* _WHAT THE EXERCISE ASKS_
Copy out, word for word, the lines running from the line that contains "In looking at" through the line that contains "boulder [bbox 437,203,463,215], white", including both of those lines.

* _DATA PROVIDED_
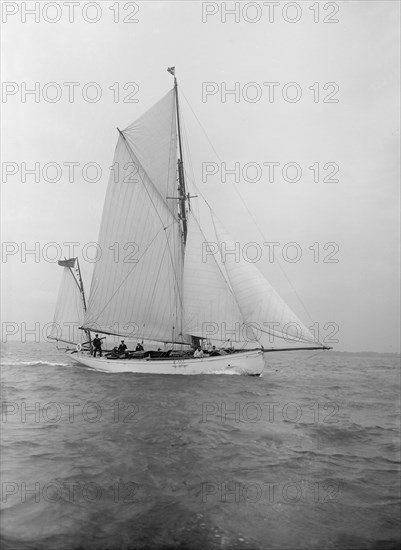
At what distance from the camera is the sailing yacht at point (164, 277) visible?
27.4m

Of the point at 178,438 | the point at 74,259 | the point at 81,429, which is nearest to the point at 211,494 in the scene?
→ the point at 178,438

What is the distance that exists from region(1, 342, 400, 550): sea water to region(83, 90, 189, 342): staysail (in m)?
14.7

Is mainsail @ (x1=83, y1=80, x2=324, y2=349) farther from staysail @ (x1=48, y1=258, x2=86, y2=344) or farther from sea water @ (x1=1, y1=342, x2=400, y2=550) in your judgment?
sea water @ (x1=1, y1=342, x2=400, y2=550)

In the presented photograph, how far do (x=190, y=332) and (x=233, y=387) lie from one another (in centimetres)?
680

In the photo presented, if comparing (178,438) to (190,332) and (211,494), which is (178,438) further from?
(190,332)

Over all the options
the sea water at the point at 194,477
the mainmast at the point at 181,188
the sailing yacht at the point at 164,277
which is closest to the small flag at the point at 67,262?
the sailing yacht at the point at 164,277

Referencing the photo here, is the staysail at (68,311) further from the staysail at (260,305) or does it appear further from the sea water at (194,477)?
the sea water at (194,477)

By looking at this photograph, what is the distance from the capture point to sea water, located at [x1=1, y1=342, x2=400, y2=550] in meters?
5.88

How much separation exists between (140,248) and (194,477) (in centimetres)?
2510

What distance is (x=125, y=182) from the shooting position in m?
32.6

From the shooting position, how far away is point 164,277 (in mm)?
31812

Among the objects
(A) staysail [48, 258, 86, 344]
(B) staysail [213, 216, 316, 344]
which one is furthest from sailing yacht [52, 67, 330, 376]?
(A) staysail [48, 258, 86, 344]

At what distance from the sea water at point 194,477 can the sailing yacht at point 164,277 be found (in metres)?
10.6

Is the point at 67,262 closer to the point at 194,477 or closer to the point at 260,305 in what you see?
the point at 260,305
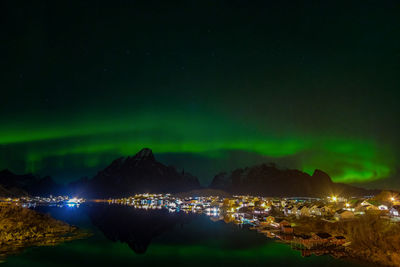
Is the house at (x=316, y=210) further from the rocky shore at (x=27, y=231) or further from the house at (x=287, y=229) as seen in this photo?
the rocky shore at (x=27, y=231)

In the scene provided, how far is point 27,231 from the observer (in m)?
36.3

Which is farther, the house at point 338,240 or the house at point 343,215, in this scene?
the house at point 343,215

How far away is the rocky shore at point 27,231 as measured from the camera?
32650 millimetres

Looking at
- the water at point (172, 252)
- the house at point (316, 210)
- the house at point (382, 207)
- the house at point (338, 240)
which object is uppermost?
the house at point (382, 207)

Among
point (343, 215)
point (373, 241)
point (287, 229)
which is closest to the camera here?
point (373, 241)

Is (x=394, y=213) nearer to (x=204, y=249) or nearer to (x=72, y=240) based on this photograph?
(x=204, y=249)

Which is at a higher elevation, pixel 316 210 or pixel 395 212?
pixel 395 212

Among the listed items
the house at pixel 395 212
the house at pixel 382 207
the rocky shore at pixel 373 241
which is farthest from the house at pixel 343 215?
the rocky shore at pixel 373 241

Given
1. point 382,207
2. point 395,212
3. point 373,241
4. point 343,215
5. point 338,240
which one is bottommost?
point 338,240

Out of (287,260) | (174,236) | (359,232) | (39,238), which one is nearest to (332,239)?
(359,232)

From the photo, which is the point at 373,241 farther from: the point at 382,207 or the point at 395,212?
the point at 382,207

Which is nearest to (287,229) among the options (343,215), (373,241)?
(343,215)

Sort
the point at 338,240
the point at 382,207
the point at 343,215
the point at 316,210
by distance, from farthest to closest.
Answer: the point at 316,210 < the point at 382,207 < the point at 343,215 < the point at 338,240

--

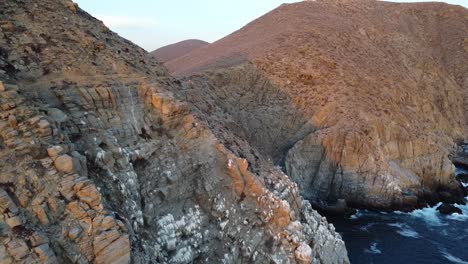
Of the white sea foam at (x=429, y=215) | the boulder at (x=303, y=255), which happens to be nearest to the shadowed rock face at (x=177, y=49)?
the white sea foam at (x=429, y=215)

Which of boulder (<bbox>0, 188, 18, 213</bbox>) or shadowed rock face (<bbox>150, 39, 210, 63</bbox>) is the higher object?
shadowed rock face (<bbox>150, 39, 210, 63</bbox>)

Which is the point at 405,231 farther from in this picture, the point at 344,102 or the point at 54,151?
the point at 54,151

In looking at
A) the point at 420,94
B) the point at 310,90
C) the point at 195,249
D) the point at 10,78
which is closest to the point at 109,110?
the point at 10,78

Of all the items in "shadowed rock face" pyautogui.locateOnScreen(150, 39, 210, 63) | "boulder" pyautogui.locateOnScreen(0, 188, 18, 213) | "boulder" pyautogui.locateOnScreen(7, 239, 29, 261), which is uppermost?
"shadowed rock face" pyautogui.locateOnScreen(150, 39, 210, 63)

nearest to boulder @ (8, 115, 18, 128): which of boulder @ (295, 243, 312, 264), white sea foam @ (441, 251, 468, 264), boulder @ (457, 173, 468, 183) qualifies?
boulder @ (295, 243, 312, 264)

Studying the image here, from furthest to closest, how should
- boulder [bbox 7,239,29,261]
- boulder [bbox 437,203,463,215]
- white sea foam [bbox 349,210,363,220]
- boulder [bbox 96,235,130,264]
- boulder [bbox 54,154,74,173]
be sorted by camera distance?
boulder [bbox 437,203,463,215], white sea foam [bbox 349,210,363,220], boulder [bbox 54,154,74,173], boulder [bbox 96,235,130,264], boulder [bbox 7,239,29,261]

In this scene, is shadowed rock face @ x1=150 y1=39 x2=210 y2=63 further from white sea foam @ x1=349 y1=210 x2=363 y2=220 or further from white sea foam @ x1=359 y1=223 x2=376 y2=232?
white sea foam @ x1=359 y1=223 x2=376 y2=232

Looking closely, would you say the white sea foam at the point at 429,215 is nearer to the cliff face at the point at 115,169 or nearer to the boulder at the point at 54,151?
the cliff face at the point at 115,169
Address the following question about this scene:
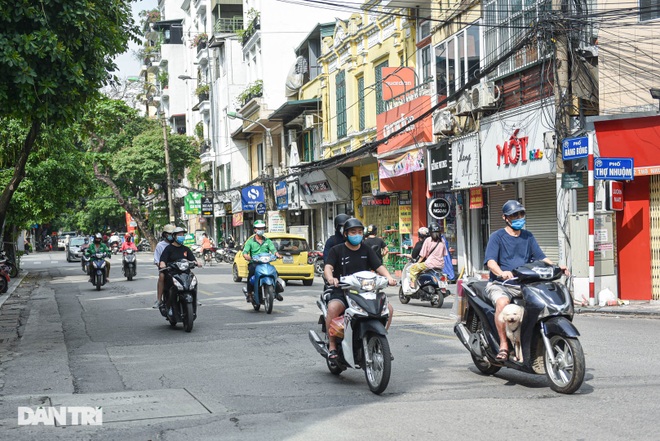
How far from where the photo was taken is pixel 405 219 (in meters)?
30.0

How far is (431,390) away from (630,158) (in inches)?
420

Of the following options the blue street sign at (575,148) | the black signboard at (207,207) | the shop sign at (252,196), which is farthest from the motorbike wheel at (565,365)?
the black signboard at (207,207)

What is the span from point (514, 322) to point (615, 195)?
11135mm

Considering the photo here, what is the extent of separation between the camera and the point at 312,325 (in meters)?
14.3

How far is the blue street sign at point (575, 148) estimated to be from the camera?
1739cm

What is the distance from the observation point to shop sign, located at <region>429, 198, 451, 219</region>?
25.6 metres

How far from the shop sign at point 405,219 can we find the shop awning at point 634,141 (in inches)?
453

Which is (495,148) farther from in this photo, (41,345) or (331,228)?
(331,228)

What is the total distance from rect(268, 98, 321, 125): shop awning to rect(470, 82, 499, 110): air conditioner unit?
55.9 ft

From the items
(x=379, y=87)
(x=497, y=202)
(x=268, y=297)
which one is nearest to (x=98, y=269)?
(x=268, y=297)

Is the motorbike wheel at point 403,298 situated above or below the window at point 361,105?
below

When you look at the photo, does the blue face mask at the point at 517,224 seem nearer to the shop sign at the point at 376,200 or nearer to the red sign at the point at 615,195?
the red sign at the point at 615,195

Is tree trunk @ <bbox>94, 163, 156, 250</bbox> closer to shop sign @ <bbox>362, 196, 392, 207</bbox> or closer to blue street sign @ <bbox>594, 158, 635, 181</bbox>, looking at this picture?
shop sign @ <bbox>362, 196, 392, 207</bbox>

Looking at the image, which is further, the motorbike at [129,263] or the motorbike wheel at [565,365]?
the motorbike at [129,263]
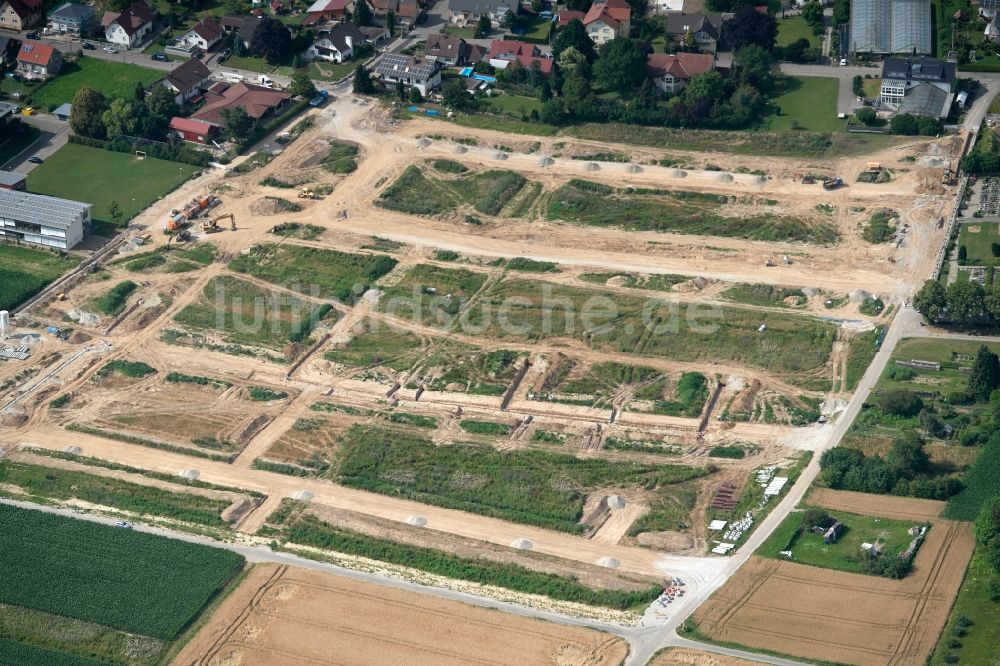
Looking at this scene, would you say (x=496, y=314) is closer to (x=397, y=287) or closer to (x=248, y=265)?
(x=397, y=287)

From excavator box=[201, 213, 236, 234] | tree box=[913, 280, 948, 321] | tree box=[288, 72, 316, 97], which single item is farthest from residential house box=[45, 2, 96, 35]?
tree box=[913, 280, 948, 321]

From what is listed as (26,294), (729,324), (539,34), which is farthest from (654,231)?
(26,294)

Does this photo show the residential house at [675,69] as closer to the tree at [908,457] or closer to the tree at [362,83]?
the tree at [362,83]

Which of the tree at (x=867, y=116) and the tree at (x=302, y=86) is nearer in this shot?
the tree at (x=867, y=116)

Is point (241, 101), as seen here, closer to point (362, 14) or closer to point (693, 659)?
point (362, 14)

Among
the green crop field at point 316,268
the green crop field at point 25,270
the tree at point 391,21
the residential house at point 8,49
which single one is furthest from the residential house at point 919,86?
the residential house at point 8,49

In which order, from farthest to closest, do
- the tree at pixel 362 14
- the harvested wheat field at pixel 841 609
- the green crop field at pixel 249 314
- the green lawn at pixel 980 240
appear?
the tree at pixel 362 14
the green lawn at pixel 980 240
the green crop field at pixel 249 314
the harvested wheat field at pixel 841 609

* _ANSWER TO THIS TASK_
In looking at
A) the point at 420,94
B) the point at 310,90
C) the point at 195,249
D) the point at 10,78
which is closest to the point at 109,110?
the point at 10,78

Of all the items in "shadowed rock face" pyautogui.locateOnScreen(150, 39, 210, 63) | "boulder" pyautogui.locateOnScreen(0, 188, 18, 213) | "boulder" pyautogui.locateOnScreen(7, 239, 29, 261), which is uppermost?
"shadowed rock face" pyautogui.locateOnScreen(150, 39, 210, 63)

nearest to boulder @ (8, 115, 18, 128): which of boulder @ (295, 243, 312, 264), white sea foam @ (441, 251, 468, 264), boulder @ (457, 173, 468, 183) qualifies?
boulder @ (295, 243, 312, 264)

Studying the image here, from furthest to closest, how should
- boulder [bbox 7,239,29,261]
- boulder [bbox 437,203,463,215]
- white sea foam [bbox 349,210,363,220]
- boulder [bbox 96,235,130,264]
- boulder [bbox 54,154,74,173]
be sorted by camera distance?
boulder [bbox 437,203,463,215], white sea foam [bbox 349,210,363,220], boulder [bbox 54,154,74,173], boulder [bbox 96,235,130,264], boulder [bbox 7,239,29,261]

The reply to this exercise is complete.